▶ _TASK GOAL_: Copy the items word for word, starting at the line that contains "How big is the" and ending with the last line of the items.

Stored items
** Begin **
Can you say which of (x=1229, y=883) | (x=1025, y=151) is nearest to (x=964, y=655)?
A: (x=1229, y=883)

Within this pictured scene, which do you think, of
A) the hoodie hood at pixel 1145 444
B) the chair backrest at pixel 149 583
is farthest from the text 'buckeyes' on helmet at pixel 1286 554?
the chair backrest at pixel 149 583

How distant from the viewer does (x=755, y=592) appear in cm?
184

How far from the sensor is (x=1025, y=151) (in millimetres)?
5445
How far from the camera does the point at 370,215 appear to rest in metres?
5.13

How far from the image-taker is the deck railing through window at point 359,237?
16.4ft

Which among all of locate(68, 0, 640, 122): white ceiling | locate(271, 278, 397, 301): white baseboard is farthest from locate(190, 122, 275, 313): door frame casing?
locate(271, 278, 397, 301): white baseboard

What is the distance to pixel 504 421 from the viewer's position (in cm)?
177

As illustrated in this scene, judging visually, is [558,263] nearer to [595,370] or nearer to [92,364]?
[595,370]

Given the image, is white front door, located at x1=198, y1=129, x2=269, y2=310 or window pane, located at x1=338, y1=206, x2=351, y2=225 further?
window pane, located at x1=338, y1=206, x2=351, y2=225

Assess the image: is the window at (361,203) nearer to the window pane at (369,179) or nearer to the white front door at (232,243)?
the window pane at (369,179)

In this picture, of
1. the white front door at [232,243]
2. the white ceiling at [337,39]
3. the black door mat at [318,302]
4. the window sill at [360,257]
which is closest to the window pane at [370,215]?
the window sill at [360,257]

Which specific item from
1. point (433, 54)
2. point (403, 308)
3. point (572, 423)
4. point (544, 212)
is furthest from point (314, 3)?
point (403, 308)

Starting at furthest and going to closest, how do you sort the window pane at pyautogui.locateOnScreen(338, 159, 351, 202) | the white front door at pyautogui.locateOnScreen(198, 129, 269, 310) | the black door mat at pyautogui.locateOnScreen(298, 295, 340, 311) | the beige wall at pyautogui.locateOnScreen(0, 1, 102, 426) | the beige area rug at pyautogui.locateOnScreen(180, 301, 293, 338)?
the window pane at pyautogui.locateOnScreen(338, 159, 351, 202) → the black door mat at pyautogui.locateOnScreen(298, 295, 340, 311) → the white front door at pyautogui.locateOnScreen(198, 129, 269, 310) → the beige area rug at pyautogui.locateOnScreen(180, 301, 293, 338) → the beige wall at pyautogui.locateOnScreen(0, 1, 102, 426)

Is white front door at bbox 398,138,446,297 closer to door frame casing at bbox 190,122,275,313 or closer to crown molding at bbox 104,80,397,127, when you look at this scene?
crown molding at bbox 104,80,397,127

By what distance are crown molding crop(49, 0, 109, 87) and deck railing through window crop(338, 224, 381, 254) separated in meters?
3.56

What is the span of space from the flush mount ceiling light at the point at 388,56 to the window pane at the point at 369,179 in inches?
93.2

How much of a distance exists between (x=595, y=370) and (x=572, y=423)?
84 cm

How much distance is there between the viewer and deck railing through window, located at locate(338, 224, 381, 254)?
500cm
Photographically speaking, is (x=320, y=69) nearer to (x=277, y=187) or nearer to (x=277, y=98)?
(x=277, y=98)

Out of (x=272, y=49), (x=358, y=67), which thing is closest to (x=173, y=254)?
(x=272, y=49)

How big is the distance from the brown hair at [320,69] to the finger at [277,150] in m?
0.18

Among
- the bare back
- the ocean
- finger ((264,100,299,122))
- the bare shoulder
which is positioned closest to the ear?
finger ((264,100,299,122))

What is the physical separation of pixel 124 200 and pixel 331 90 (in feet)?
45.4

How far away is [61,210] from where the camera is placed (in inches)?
** End **
▶ _EXPECTED OUTPUT_:
How big is the distance from the brown hair at [320,69] to the finger at [277,150] in m?
0.18

Among
- the bare back
- the ocean
- finger ((264,100,299,122))
- the bare shoulder
which is positioned closest to the ear?
finger ((264,100,299,122))

What is the physical separation of pixel 124 200 and pixel 331 90 (in feet)?
45.4

How far away is [61,210] from where the camera is placed (in inches)?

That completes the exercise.